The Taliban’s treatment of women and girls in Afghanistan could amount to a crime against humanity, according to a UN report and Afghan and Iranian women are backing a campaign calling for gender apartheid to be recognised as a crime under international law.

United Nations report presented on the Human Rights Council in Geneva proposed that the Taliban’s treatment of women and girls in Afghanistan could amount to a crime against humanity.
Richard Bennett, United Nations Special Rapporteur on Afghanistan has presented a new report on the “Situation of human rights in Afghanistan.”
According to the UN’s Special Rapporteur on the situation of human rights in Afghanistan, Richard Bennett “the Taliban’s intentional and calculated policy is to repudiate the human rights of women and girls and to erase them from public life.”
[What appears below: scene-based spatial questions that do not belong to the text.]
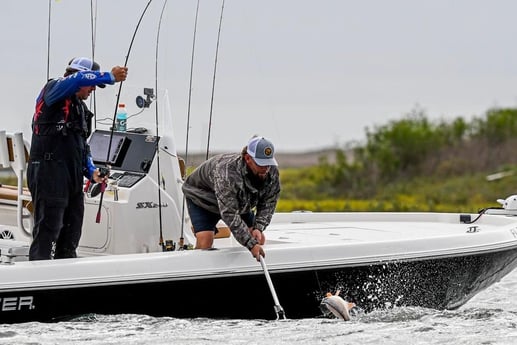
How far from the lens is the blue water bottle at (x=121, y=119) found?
8633 mm

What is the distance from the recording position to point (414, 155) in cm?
2659

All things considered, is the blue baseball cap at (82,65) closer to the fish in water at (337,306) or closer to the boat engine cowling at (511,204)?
the fish in water at (337,306)

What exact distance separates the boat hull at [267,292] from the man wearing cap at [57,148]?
0.50 m

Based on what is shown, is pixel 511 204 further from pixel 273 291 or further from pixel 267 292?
pixel 273 291

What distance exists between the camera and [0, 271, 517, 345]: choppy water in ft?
22.6

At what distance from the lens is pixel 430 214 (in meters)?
10.7

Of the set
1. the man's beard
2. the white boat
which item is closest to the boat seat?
the white boat

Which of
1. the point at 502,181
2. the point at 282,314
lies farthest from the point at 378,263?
the point at 502,181

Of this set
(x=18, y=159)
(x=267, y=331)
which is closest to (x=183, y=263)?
(x=267, y=331)

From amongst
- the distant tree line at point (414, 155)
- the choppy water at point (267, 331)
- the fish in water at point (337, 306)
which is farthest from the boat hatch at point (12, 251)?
the distant tree line at point (414, 155)

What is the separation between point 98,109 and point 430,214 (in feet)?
11.6

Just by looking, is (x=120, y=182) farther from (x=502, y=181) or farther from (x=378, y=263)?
(x=502, y=181)

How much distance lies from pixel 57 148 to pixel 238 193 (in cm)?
121

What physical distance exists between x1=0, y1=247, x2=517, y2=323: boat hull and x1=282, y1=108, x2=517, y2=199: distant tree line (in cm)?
Result: 1577
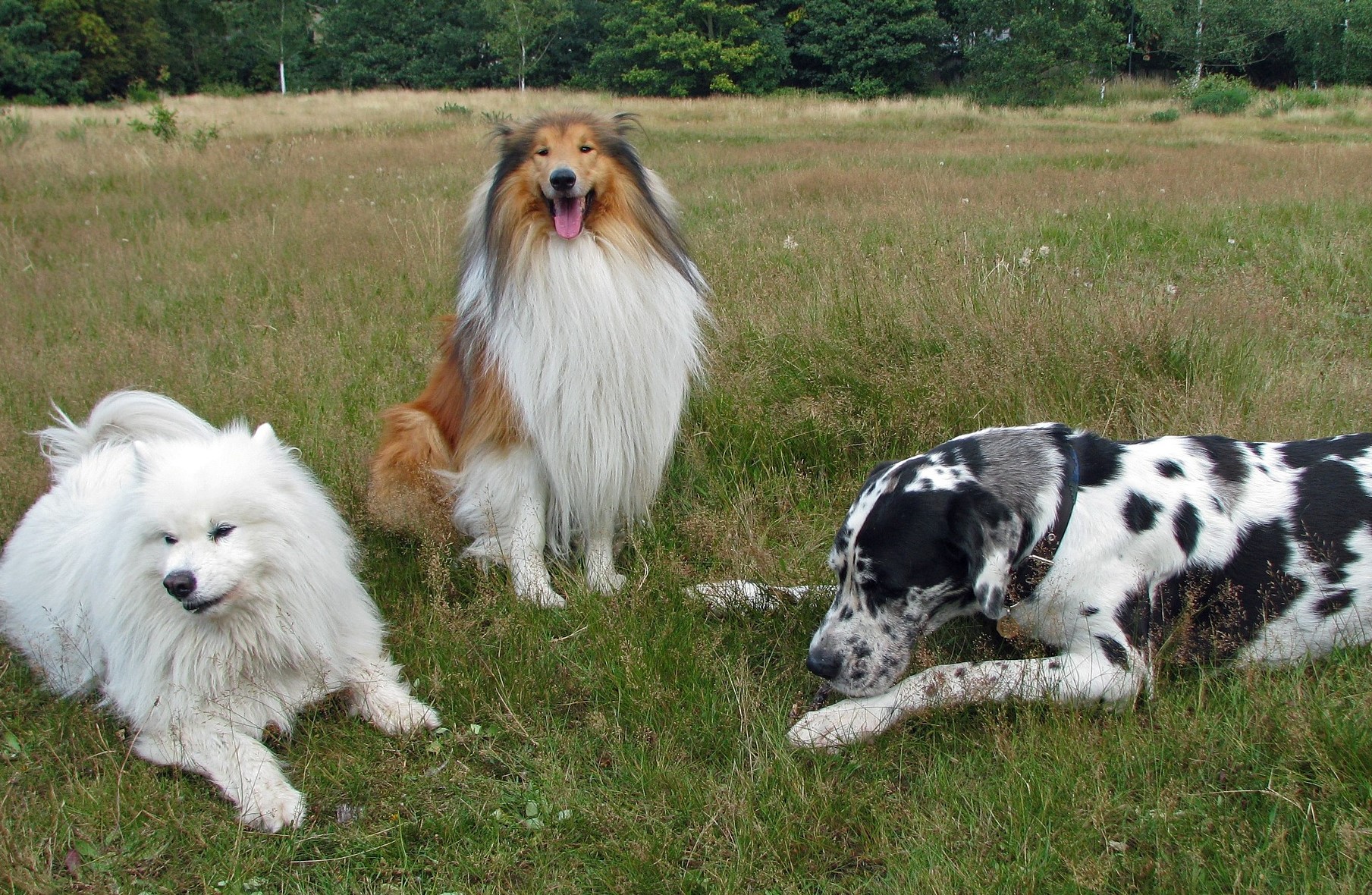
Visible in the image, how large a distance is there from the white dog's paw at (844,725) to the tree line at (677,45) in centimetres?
3324

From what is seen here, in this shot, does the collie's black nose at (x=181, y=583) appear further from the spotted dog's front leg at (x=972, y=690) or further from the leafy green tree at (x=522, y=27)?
the leafy green tree at (x=522, y=27)

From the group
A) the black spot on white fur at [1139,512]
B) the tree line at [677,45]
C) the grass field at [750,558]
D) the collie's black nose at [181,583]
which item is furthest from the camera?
the tree line at [677,45]

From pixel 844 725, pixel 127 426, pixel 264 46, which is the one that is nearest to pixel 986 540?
pixel 844 725

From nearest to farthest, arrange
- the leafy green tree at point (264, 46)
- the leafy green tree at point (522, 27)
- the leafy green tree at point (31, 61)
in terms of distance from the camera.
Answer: the leafy green tree at point (522, 27) → the leafy green tree at point (31, 61) → the leafy green tree at point (264, 46)

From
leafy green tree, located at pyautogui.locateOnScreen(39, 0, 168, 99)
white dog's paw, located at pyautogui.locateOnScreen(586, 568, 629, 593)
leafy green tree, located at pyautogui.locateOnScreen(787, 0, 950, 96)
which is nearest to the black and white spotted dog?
white dog's paw, located at pyautogui.locateOnScreen(586, 568, 629, 593)

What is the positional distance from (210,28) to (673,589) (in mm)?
56999

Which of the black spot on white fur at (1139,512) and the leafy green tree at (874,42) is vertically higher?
the leafy green tree at (874,42)

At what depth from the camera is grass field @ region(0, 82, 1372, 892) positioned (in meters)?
2.17

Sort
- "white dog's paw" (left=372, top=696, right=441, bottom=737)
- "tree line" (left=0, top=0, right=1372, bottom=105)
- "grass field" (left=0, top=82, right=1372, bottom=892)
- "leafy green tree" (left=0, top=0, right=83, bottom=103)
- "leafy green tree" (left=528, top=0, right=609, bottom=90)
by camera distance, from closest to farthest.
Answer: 1. "grass field" (left=0, top=82, right=1372, bottom=892)
2. "white dog's paw" (left=372, top=696, right=441, bottom=737)
3. "tree line" (left=0, top=0, right=1372, bottom=105)
4. "leafy green tree" (left=0, top=0, right=83, bottom=103)
5. "leafy green tree" (left=528, top=0, right=609, bottom=90)

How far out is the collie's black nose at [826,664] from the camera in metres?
2.59

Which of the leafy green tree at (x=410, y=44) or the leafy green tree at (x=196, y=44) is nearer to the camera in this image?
the leafy green tree at (x=410, y=44)

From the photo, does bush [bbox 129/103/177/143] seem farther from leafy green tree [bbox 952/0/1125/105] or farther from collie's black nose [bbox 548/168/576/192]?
leafy green tree [bbox 952/0/1125/105]

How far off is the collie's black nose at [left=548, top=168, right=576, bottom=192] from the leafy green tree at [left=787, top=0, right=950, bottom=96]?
37.4m

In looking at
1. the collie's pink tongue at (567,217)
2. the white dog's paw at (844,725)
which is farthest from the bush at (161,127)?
the white dog's paw at (844,725)
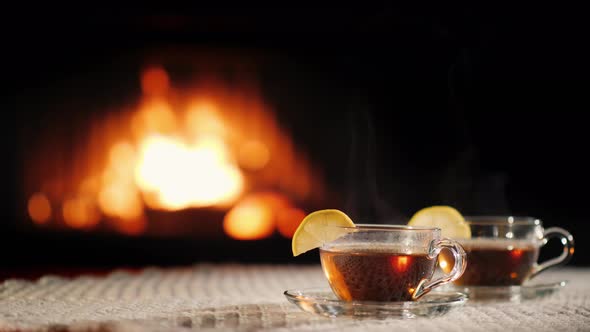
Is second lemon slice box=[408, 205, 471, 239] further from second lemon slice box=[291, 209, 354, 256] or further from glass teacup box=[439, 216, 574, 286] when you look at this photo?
second lemon slice box=[291, 209, 354, 256]

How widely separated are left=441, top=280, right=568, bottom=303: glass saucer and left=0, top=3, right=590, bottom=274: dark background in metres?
1.66

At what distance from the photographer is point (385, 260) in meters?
1.03

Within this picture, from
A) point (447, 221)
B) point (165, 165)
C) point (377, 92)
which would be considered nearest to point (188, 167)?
point (165, 165)

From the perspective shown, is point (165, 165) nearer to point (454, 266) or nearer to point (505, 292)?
point (505, 292)

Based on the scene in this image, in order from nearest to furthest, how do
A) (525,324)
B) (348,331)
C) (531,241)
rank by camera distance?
(348,331)
(525,324)
(531,241)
He told the United Nations Human Rights Council the Taliban’s actions “may amount to the international crime of gender persecution for which the authorities can be held accountable.”
He added: “the cumulative effect of the restrictions on women and girls has a devastating, long-term impact on the whole population, and it is tantamount to gender apartheid.”
In December, the Taliban banned most female aid workers, prompting many aid agencies to partially suspend operations in the midst of a humanitarian crisis unfolding during the cold winter months.
As HRW underlined the special rapporteur catalogued widespread, serious abuses, noting that the Taliban authorities have “normalized” the systematic violation of the rights of women and girls.
A spokesperson for the Taliban-run information ministry did not immediately reply to a request for comment. The Taliban have in the past said they respect women’s rights in line with their interpretation of Islam and Afghan culture and that they plan to open schools in future once they establish certain conditions for girls.
Campaign calls for gender apartheid to be crime under international law
A prominent group of Afghan and Iranian women are backing a campaign calling for gender apartheid to be recognised as a crime under international law.
The campaign, launched on International Women’s Day, reflects a belief that the current laws covering discrimination against women do not capture the systematic nature of the policies imposed in Afghanistan and Iran to downgrade the status of women in society.
Signatories of the open letter include the Iranian Nobel peace prize laureate Shirin Ebadi; the first female deputy speaker of the Afghan parliament, Fawzia Koofi; a commissioner of the Afghan Independent Human Rights Commission, Benafsha Yaqoobi; as well as many activists still fighting for their rights in Afghanistan and Iran.